:: DOCUMENT SECTION ::
• • • • •
Comment 7 Jiri Stransky 2016-06-16 10:11:05 UTC
I still didn't hit this, with default_store = swift, unsafe cache in VM, and virtual environment.

Sasha, can you please ping me with an environment where the issue appeared?

Comment 8 Jiri Stransky 2016-06-20 11:55:40 UTC
I think both the error that i had the opportunity to look at in the environment, and what Marius pasted above, are timeouts controlled by the node_timeout setting of proxy-server. It could be that the virtual environment is just too slow for the default timeout values.

Sasha, you mentioned you can reproduce this fairly reliably, could you please try if it's still reproducible after running the following commands?

sudo crudini --set /etc/swift/proxy-server.conf app:proxy-server node_timeout 30
sudo systemctl restart openstack-swift-proxy

Comment 9 Ben Nemec 2016-06-20 17:32:34 UTC
I've run into this a number of times over the years in different environments, both virt and baremetal, but it's not necessarily reproducible even on the same hardware and software versions.

The other setting that _seems_ to help with this in my experience is this one from Glance:

# The size, in MB, that Glance will start chunking image files and do
# a large object manifest in Swift. (integer value)
#swift_store_large_object_size=5120

I set this to 500 or 1000 so Glance will upload the image in smaller chunks that don't seem to timeout.  Although again, this is a fairly intermittent problem so it's hard to say if changing that fixed the problem or if I just got lucky. :-)

Changing the proxy timeout seems like a reasonable solution too, so +1 to making that change.  I would suggest doing it on the overcloud as well, since I and a few others have run into this there too.

Comment 10 Alexander Chuzhoy 2016-06-21 02:33:05 UTC
Jiri,
I reproduced the issue after setting:
sudo crudini --set /etc/swift/proxy-server.conf app:proxy-server node_timeout 30

But after setting:
sudo crudini --set /etc/swift/proxy-server.conf app:proxy-server node_timeout 60
The issue didn't reproduce.
• • • • •
:: THE EXERCISE ::
For every comment in the bug-report thread, give its number, the name of the person who posted it, and its timestamp. Work only from the thread above.

:: SOURCE MATERIAL ::
• • • • •
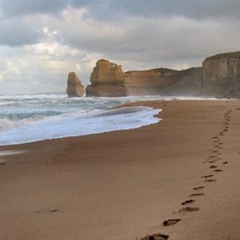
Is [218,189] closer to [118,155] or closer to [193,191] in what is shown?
[193,191]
• • • • •
:: THE OUTPUT ::
- Comment 7: Jiri Stransky, 2016-06-16 10:11:05 UTC
- Comment 8: Jiri Stransky, 2016-06-20 11:55:40 UTC
- Comment 9: Ben Nemec, 2016-06-20 17:32:34 UTC
- Comment 10: Alexander Chuzhoy, 2016-06-21 02:33:05 UTC